The cap is hemispherical in shape at first, becoming convex and finally flat with maturity, and up to 5.5 cm wide. The cap cuticle is cinnabar, brick-red or rusty orange and densely covered with fine granules. The flesh is white to pallid, with a mild to sweet taste and mild to mealy smell. The gills are white to cream, dense and emarginate or adnate. A finely cottony partial veil covers the gills in immature specimens, tearing away to leave behind a delicate ring. The stem is white above the ring, and scaly below, with dark orange squamules. The stem is up to 6 cm tall and 1.5 cm in diameter, sometimes bulbous in the base and hollow.

=== Microscopic characteristics ===
The basidiospores are oval, hyaline, and non-amyloid, with dimensions of 3.5–5 by 2.5–3.5 μm. The spore print is white. The basidia (spore-producing cells) are club-shaped, and 17–24 by 4–5 μm. C. cinnabarina always has cells called cheilocystidia—cystidia that are present on the edges of gills, which in this species are spear-shaped. This microscopic feature may be used to help distinguish it from the similar-coloured C. adnatifolia and C. granulosa, which also bear non-amyloid spores, but lack cystidia.

Species of Cystoderma (including orange-capped species such as Cystoderma amianthinum) have amyloid spores, in comparison to non-amyloid spores in C. cinnabarina and species of Cystodermella in general. This is determined by staining tissue with chemicals in the amyloid reaction—all Cystodermella species show a negative reaction (spores remaining colourless).

────────

● **REQUIRED ACTION 1**
Could you copy the stretch from "Species of Cystoderma" through "(spores remaining colourless)." in the mushroom description word for word?
● **REQUIRED ACTION 2**
How would the mushroom description continue after its final sentence? Write the next part.

────────

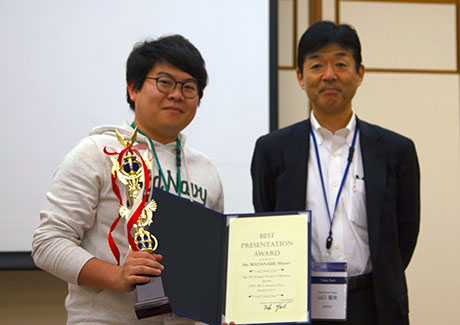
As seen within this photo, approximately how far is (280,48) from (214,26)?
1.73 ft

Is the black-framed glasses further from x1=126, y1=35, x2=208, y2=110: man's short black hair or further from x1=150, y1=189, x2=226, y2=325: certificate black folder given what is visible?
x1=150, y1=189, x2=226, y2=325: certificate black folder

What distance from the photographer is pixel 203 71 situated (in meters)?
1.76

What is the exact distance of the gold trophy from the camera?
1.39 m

────────

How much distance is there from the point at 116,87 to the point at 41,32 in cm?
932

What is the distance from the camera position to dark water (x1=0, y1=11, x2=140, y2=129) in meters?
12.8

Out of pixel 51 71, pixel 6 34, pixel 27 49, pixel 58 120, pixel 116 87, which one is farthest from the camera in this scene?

────────

● **RESPONSE BOX 1**
Species of Cystoderma (including orange-capped species such as Cystoderma amianthinum) have amyloid spores, in comparison to non-amyloid spores in C. cinnabarina and species of Cystodermella in general. This is determined by staining tissue with chemicals in the amyloid reaction—all Cystodermella species show a negative reaction (spores remaining colourless).

● **RESPONSE BOX 2**
==Habitat and distribution==
Cystodermella cinnabarina is found fruiting in coniferous and deciduous forests, on ground among moss, grass and litter. Being a saprotrophic fungus, it decays dead organic matter. It has been recorded under pine (Pinus nigra, Pinus pinea), oak, spruce (Picea orientalis), fir (Abies cephalonica) and chestnut (Castanea sativa) in Greece and Turkey. Fruiting bodies appear solitary or in small groups, during the summer and autumn. It is widely distributed around the world on continents including Asia, Africa, Europe and North America, though in many places it is uncommon. The preliminary red data list of threatened British fungi lists Cystodermella cinnabarinum under the IUCN "Near Threatened" status.

==Edibility==
Cystodermella cinnabarina has been variously described as inedible, though harmless, and even edible regionally, for example, in Hong Kong.